## Exercise objective
List every line in the listing below that contains the word "snout". Case counts.

## Stored rows
#####
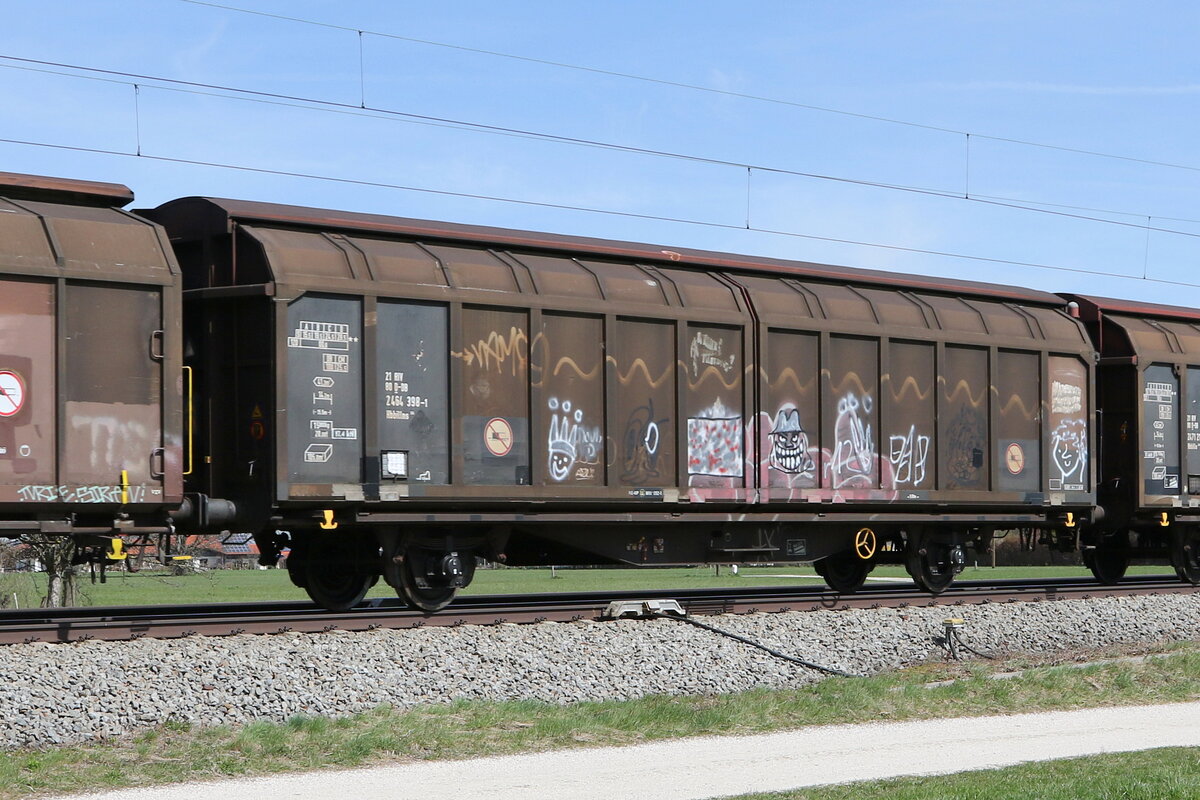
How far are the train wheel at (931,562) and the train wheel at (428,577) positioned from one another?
#####
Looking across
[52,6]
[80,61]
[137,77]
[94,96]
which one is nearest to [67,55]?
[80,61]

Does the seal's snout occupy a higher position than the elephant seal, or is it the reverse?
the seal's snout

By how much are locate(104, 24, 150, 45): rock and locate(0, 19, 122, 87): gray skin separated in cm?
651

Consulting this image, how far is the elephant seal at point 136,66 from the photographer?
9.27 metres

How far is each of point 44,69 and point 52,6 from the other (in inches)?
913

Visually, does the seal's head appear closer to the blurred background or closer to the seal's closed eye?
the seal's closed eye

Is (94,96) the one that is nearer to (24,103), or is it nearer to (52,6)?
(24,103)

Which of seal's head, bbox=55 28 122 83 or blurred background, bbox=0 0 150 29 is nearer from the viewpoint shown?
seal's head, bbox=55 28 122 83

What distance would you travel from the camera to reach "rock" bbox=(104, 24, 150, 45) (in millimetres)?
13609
#####
## Solved exercise
Does the seal's snout occupy a higher position than the elephant seal, or is it the reverse?
the seal's snout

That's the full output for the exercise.